L’ordonnance qui détermine la valeur de l’indemnisation pécuniaire du programme d’incitation à l’installation des travailleurs de l’État à l’intérieur a été publiée aujourd’hui et prend effet mercredi.

Le nouveau diplôme définit les incitations, de nature pécuniaire et non pécuniaire, à accorder aux travailleurs ayant une relation d’emploi public intégrée dans les carrières générales, qui adhèrent au programme d’incitation à l’établissement des agents de l’Etat dans l’intérieur, créé par un décret-loi de juin 2020.

« L’objectif du gouvernement est de promouvoir un certain rééquilibrage (…), de contribuer à réduire les asymétries entre l’intérieur et le littoral et, à partir de là, de promouvoir la cohésion territoriale », a déclaré Alexandra Leitão, ministre de la Modernisation de l’État et de l’Administration publique, au Lusa. agence.

Le ministre a souligné qu’avec l’entrée en vigueur de l’ordonnance, le programme d’incitation est désormais accessible aux assistants opérationnels, assistants techniques et techniciens supérieurs, ne s’appliquant pas, par exemple, aux médecins et enseignants.

Les travailleurs intéressés peuvent postuler via la mobilité ou le télétravail, a-t-il rappelé.

En cas de mobilité, les travailleurs se déplacent vers un lieu de travail à l’intérieur du pays où il y a un poste vacant pour leur catégorie et leurs fonctions.

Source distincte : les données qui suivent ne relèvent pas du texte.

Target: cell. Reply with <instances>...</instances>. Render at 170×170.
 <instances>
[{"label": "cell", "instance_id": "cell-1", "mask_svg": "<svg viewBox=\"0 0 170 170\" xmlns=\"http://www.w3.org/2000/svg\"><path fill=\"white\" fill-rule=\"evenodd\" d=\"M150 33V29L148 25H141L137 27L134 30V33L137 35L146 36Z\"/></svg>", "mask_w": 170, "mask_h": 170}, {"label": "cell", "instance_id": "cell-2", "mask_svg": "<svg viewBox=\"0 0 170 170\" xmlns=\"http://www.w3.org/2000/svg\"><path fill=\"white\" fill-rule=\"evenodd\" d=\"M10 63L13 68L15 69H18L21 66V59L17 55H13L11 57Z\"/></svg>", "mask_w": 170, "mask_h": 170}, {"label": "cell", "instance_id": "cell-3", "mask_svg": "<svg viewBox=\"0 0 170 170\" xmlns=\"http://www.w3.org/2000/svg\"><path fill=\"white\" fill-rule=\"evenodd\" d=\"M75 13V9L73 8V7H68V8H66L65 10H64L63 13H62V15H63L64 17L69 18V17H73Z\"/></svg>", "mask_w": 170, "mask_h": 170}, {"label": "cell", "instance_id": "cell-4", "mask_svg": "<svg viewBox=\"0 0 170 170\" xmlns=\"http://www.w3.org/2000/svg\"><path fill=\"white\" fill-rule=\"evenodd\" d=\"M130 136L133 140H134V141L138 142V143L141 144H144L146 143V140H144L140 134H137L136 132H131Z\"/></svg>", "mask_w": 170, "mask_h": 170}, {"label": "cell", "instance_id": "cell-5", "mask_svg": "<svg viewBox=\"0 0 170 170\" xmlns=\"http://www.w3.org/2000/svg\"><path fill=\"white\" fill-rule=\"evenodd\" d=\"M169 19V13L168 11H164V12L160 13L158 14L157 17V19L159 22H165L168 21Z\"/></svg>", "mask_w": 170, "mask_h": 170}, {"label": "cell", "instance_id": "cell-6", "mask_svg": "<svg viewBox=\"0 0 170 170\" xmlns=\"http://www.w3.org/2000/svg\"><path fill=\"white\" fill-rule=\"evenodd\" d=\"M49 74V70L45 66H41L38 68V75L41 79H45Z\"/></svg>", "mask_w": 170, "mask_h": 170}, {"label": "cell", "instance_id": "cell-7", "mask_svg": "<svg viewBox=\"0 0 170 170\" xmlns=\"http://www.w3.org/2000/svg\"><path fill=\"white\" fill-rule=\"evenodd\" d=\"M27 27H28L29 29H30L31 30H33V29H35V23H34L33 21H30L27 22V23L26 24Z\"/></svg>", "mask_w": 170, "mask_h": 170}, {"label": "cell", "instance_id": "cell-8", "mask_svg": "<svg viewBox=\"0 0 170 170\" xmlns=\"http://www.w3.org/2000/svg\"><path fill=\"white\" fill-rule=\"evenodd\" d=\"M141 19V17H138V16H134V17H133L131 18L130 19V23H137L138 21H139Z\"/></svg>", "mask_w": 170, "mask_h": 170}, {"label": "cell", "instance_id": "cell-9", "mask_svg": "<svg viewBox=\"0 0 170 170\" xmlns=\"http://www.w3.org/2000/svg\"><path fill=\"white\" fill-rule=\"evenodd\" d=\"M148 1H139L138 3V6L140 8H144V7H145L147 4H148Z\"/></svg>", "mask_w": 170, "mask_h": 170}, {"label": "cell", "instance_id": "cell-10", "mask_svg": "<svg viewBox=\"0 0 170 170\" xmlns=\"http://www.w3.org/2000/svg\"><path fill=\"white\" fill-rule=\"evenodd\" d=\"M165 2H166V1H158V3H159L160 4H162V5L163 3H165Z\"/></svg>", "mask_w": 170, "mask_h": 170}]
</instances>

Mais, selon Alexandra Leitão, il doit s’agir d’un poste vacant qui ne peut pas être occupé localement.

Le télétravail ne peut pas pourvoir une vacance locale, il doit toujours être compatible avec les fonctions du travailleur concerné et peut se faire à domicile, évidemment depuis l’intérieur du pays, ou dans un « espace de coworking » [partilha de espaço de trabalho]», a expliqué le ministre de la tutelle.

Autrement dit, le travailleur continuera à travailler pour le même service où il était, à Lisbonne ou dans une autre ville, mais dans sa nouvelle adresse à l’intérieur, ou dans un centre de télétravail, au même endroit.

La nouvelle ordonnance détermine que les travailleurs ayant une relation d’emploi public intégrée dans les carrières générales qui rejoignent le programme, changeant ou changeant temporairement de lieu de travail vers une zone géographique à faible densité, recevront une indemnité pécuniaire de 4,77 euros par jour de travail « , ce qui correspond au doublement de l’allocation repas », soit 104,94 euros supplémentaires par mois.

Cette incitation est versée tant que les conditions de travail qui ont déterminé son attribution sont maintenues, pour une durée maximale de trois ans.

« C’est une incitation à y aller », a déclaré Alexandra Leitão, ajoutant que « tous les avantages du programme durent trois ans ».

Les travailleurs en question auront également droit à deux jours supplémentaires de vacances, de repos, jusqu’à cinq jours ouvrables, dans la période précédant ou suivant immédiatement le début des fonctions dans le nouvel emploi et de bénéficier de 11 jours ouvrables consécutifs de la période de jours fériés auxquels vous avez légalement droit en même temps que votre conjoint ou la personne avec qui vous vivez en union de fait.

Il existe également une garantie de transfert scolaire des enfants de l’un ou l’autre des conjoints ou d’une personne avec laquelle ils vivent en union de fait, selon les conditions générales de l’arrêté des inscriptions.

Les incitatifs non monétaires ont également une durée maximale de trois ans, ce qui correspond à la durée du programme.

Le programme vise à promouvoir « l’égalité et la cohésion territoriale, en luttant contre les disparités régionales qui existent notamment entre les grandes aires métropolitaines et les communes plus périphériques de l’intérieur » et, en même temps, à contribuer à « la construction d’une société numérique , via des incitations au télétravail, qui peuvent également constituer un mécanisme de sécurisation des emplois dans les régions moins peuplées ».

Ce programme peut également contribuer à « remplir l’objectif du Gouvernement de disposer, d’ici la fin de la législature, d’au moins 25 % de télétravailleurs issus de l’univers de ceux qui exercent des fonctions compatibles avec ce type de travail ».

Le décret-loi n° 40/2020, du 17 juillet, prévoit, entre autres, que des espaces de travail partagés, appelés « centres de télétravail », peuvent être créés pour les travailleurs qui adhèrent au programme en mode télétravail, indépendamment de l’employeur public auquel ils sont subordonnés.

Le régime contenu dans le décret-loi sera réévalué, « en tenant compte de l’efficacité et de l’efficience par rapport aux résultats escomptés, après trois ans ».